# EXERCISE DIRECTIONS
Pull out every row below that has the word "farthest" in it, and copy each of those rows in full.

# LISTING
================================
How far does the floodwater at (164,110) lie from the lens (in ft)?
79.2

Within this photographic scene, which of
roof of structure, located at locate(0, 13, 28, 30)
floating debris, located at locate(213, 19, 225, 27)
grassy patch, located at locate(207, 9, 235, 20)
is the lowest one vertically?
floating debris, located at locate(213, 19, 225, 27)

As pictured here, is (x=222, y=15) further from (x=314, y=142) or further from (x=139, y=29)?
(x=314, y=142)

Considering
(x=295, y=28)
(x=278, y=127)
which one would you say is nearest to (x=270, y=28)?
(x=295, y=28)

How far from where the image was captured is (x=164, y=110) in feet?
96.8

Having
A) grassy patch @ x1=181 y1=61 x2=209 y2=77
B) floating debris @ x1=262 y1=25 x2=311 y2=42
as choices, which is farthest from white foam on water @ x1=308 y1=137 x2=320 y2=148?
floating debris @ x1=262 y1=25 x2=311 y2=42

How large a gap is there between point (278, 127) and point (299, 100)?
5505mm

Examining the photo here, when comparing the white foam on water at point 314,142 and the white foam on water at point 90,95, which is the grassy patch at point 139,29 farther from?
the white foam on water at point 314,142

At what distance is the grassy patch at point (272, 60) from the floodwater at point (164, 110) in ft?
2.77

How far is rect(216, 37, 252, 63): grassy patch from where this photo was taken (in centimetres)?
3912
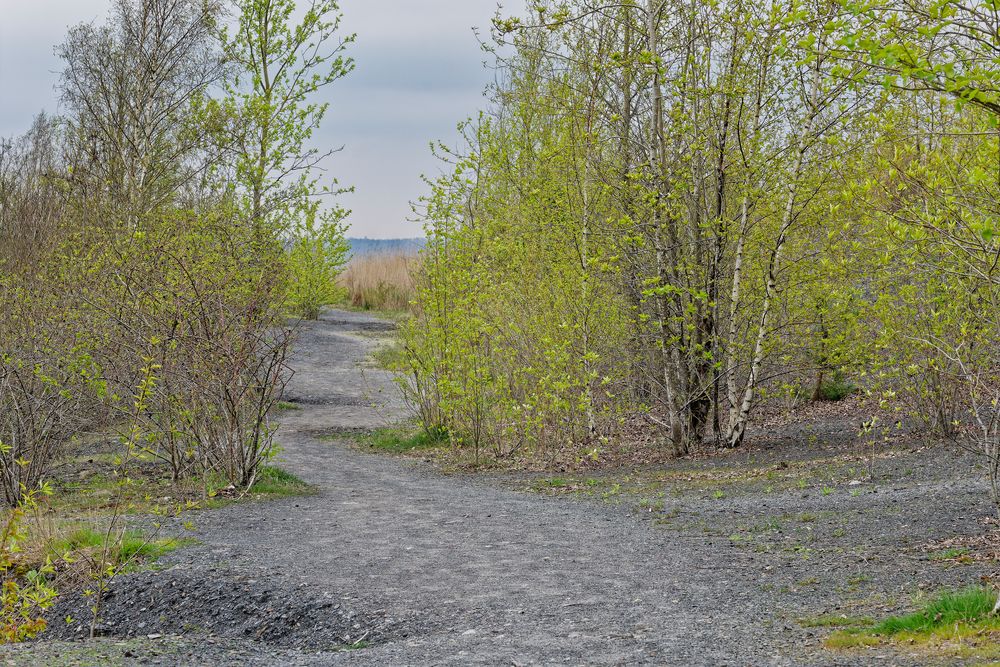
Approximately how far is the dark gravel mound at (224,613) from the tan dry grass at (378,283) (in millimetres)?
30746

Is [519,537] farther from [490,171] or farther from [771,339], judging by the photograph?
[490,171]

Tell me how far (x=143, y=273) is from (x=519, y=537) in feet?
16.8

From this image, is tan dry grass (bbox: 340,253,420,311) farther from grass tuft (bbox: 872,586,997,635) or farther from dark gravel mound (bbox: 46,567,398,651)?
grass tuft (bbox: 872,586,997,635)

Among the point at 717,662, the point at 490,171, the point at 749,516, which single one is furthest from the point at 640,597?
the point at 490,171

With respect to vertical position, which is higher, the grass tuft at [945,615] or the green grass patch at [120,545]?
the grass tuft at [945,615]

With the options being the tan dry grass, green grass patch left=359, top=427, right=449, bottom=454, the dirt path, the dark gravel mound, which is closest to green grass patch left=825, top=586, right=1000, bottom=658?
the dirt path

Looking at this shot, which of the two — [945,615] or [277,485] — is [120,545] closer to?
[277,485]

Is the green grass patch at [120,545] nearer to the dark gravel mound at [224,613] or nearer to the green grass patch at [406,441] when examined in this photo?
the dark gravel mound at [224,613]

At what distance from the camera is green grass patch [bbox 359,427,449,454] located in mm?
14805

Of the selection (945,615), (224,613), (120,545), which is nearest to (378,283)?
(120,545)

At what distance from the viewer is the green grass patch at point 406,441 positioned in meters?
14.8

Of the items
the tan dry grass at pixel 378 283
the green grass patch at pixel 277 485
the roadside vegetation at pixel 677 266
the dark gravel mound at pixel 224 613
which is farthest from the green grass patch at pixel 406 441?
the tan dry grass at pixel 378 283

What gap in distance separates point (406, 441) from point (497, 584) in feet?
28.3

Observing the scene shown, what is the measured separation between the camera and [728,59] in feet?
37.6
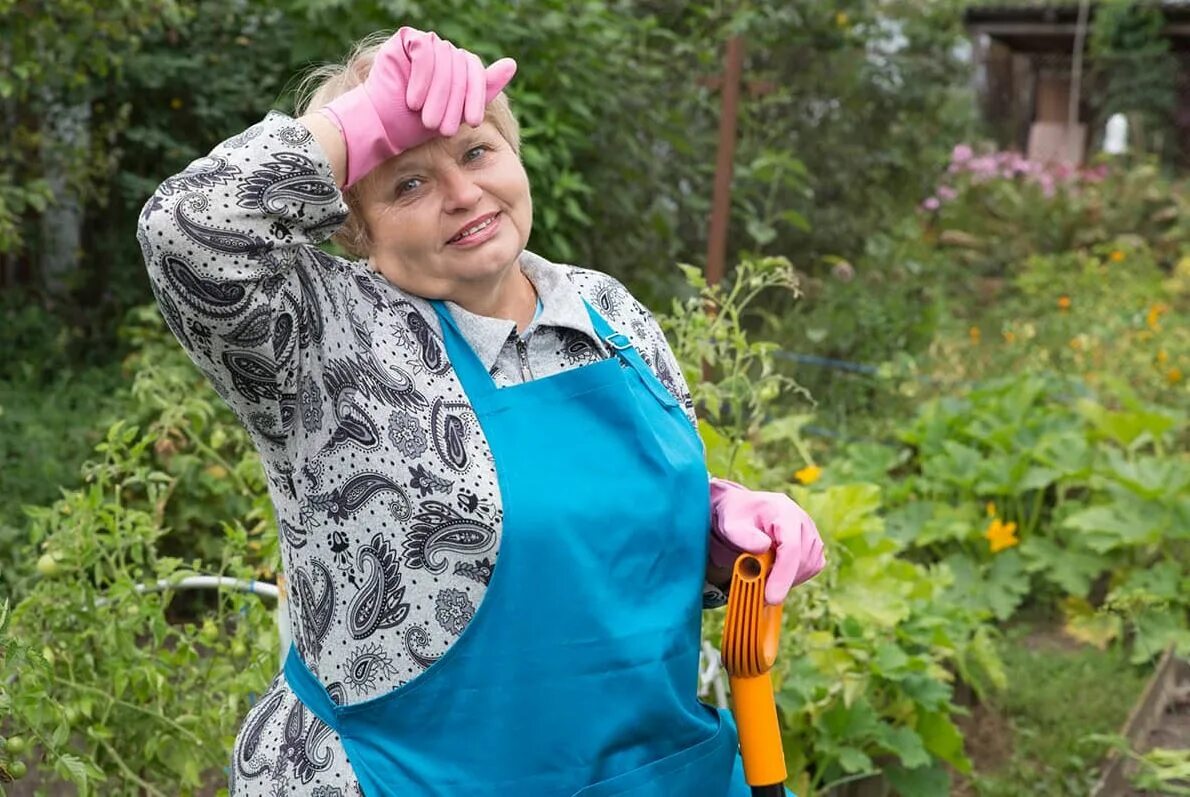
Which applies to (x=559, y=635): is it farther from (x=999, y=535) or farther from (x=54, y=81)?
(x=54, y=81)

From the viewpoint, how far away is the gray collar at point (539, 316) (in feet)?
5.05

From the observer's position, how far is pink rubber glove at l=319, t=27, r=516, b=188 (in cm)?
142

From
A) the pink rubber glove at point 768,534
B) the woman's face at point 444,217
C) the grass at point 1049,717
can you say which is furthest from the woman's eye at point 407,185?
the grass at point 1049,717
================================
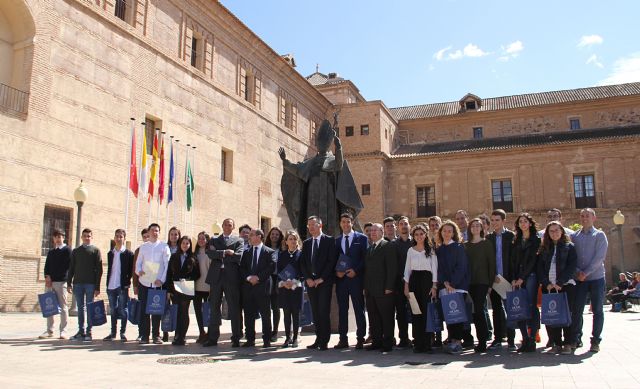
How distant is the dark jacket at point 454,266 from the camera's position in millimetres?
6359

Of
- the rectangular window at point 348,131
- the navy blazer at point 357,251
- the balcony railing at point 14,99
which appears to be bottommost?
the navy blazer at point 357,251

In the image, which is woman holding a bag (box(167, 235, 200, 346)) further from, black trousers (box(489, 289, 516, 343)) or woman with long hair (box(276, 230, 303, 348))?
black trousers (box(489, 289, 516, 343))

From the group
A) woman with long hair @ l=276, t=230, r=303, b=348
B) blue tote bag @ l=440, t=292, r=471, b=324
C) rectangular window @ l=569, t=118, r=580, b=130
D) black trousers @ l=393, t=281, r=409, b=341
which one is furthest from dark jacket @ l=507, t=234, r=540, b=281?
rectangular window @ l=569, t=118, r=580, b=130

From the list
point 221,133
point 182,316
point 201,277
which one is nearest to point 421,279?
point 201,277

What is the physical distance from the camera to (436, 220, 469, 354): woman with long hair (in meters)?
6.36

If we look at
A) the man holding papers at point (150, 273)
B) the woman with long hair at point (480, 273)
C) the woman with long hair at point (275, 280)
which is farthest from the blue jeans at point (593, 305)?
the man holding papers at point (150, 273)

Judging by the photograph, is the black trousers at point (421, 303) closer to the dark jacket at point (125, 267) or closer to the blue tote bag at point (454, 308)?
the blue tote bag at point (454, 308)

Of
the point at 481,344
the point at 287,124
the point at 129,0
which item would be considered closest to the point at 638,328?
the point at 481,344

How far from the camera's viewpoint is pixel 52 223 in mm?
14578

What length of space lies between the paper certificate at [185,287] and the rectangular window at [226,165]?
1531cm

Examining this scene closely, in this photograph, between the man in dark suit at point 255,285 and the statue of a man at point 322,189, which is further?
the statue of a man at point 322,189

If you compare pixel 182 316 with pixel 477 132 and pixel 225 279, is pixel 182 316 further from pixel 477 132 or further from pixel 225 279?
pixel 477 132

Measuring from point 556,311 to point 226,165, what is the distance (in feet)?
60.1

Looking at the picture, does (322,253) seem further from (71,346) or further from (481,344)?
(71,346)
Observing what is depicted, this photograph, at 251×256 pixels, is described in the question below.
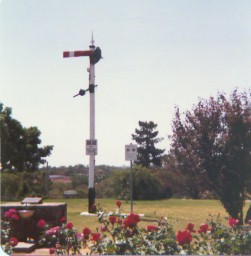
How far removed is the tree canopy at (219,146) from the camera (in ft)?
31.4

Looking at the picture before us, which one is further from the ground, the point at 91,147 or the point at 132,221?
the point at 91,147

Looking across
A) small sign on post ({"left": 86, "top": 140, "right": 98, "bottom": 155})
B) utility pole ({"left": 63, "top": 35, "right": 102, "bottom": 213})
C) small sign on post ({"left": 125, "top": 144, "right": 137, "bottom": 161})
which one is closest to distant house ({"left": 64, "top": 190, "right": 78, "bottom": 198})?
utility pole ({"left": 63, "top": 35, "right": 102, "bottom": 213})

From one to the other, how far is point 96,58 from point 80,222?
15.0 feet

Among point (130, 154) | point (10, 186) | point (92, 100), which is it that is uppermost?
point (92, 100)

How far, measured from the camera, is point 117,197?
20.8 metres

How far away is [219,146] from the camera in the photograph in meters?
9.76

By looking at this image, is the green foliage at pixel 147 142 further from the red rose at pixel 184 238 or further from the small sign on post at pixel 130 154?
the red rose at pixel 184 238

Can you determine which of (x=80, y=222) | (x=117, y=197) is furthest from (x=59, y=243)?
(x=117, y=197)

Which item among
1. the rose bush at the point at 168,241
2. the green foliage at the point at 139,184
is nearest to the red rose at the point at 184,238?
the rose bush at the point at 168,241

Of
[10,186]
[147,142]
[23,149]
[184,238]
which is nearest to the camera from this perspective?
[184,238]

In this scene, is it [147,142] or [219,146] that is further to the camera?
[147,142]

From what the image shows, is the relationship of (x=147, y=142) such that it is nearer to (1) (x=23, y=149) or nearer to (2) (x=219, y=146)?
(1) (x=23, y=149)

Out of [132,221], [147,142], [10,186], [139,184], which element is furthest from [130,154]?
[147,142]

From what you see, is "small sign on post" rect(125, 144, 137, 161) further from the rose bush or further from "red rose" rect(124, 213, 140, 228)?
================================
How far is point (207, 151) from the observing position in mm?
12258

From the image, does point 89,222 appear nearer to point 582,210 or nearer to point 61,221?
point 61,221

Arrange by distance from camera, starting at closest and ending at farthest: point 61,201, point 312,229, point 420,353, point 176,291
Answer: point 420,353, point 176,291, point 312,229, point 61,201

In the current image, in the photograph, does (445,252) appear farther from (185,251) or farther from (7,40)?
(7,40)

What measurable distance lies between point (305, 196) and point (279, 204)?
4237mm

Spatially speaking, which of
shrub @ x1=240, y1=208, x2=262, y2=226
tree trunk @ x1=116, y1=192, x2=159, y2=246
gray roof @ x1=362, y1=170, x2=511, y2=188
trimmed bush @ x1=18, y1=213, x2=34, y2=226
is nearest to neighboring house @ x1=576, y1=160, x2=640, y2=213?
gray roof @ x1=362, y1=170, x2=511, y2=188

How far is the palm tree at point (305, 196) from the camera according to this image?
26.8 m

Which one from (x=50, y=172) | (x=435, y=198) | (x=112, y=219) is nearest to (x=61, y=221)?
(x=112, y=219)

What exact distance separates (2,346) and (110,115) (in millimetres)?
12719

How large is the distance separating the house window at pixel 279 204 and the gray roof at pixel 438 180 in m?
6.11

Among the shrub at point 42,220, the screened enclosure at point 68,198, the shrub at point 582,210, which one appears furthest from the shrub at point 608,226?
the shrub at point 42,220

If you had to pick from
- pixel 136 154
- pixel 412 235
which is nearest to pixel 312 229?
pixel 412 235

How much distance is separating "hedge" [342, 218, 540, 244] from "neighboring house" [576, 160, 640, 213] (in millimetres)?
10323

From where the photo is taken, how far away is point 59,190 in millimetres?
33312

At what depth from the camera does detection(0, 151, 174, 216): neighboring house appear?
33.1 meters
================================
# ANSWER TO THIS TASK
as choices, which is farthest from white foam on water @ x1=308 y1=137 x2=320 y2=148?
which is farthest from the green grass patch at pixel 406 441?
which is farthest from the blue jeans at point (593, 305)?
Arrange by distance from camera, starting at closest and ending at farthest: point 61,201, point 312,229, point 420,353, point 176,291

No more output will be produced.